## Goal of the exercise
Without including any picture, repeat the records below exactly.

Content starts

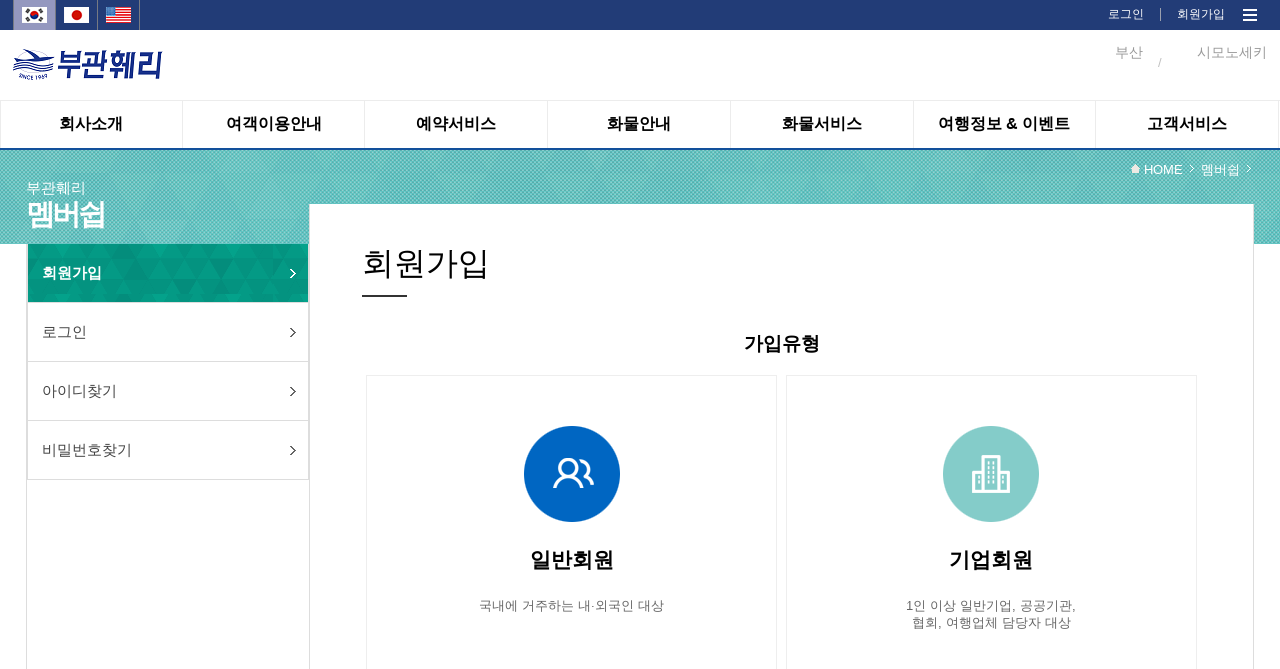

--- FILE ---
content_type: text/css;charset=utf-8
request_url: https://www.pukwan.co.kr/resources/css/reset.css;jsessionid=76D37F14754260AEFB8B852C4BFCC045
body_size: 1614
content:
	
@import url('https://fonts.googleapis.com/css?family=Noto+Sans|Roboto');
 
@charset "utf-8";

/* CSS 초기화 */
html, body, div, span, object, iframe, h1, h2, h3, h4, h5, h6, p, blockquote, pre, abbr, address, cite, code, del, dfn, em, img, ins, kbd, q, samp, small, strong, sub, sup, var, b, i, dl, dt, dd, ol, ul, li, fieldset, form, label, legend, table, caption, tbody, tfoot, thead, tr, th, td, article, aside, canvas, details, figcaption, figure, footer, header, hgroup, menu, nav, section, summary, time, mark, audio, video {
	margin: 0;
	padding: 0;
	border: 0;
	font-size: 100%;
	vertical-align: baseline;
	font-size: 100%;
	font-family: "Malgun Gothic", "맑은 고딕", "MGothic", "돋움", "dotum", sans-serif;
	line-height: 1.2em;
}

html:lang(jp) * {
	font-family: "Hiragino Kaku Gothic ProN", "メイリオ", "ms pgothic", sans-serif;
}

article, aside, figure, figure img, figcaption, hgroup, footer, header, nav, section, video, object {
	display: block;
}

body {
	margin: 0;
	height: auto;
	padding: 0;
	background: #fff;
}

em {
	text-decoration: none;
	font-style: normal;
}

ul, li {
	list-style: none;
	float: left;
	margin: 0;
	padding: 0;
}

ul, li p {
	margin: 0;
}

a {
	margin: 0;
	padding: 0;
	font-size: 100%;
	text-decoration: none;
	vertical-align: baseline;
	background: transparent;
	color: inherit;
}

table {
	border-collapse: collapse;
	border-spacing: 0;

}

table tr td {
	font-family:'Malgun Gothic', serif;
}

textarea {
	resize: none;
}

img {
	vertical-align: middle;
}

p {
	margin: 0;
}

.clearfix:after {
	content: " ";
	display: block;
	height: 0;
	clear: both;
}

Content ends

## Solution to this task
--- FILE ---
content_type: text/css;charset=utf-8
request_url: https://www.pukwan.co.kr/resources/css/reset.css;jsessionid=76D37F14754260AEFB8B852C4BFCC045
body_size: 1614
content:
	
@import url('https://fonts.googleapis.com/css?family=Noto+Sans|Roboto');
 
@charset "utf-8";

/* CSS 초기화 */
html, body, div, span, object, iframe, h1, h2, h3, h4, h5, h6, p, blockquote, pre, abbr, address, cite, code, del, dfn, em, img, ins, kbd, q, samp, small, strong, sub, sup, var, b, i, dl, dt, dd, ol, ul, li, fieldset, form, label, legend, table, caption, tbody, tfoot, thead, tr, th, td, article, aside, canvas, details, figcaption, figure, footer, header, hgroup, menu, nav, section, summary, time, mark, audio, video {
	margin: 0;
	padding: 0;
	border: 0;
	font-size: 100%;
	vertical-align: baseline;
	font-size: 100%;
	font-family: "Malgun Gothic", "맑은 고딕", "MGothic", "돋움", "dotum", sans-serif;
	line-height: 1.2em;
}

html:lang(jp) * {
	font-family: "Hiragino Kaku Gothic ProN", "メイリオ", "ms pgothic", sans-serif;
}

article, aside, figure, figure img, figcaption, hgroup, footer, header, nav, section, video, object {
	display: block;
}

body {
	margin: 0;
	height: auto;
	padding: 0;
	background: #fff;
}

em {
	text-decoration: none;
	font-style: normal;
}

ul, li {
	list-style: none;
	float: left;
	margin: 0;
	padding: 0;
}

ul, li p {
	margin: 0;
}

a {
	margin: 0;
	padding: 0;
	font-size: 100%;
	text-decoration: none;
	vertical-align: baseline;
	background: transparent;
	color: inherit;
}

table {
	border-collapse: collapse;
	border-spacing: 0;

}

table tr td {
	font-family:'Malgun Gothic', serif;
}

textarea {
	resize: none;
}

img {
	vertical-align: middle;
}

p {
	margin: 0;
}

.clearfix:after {
	content: " ";
	display: block;
	height: 0;
	clear: both;
}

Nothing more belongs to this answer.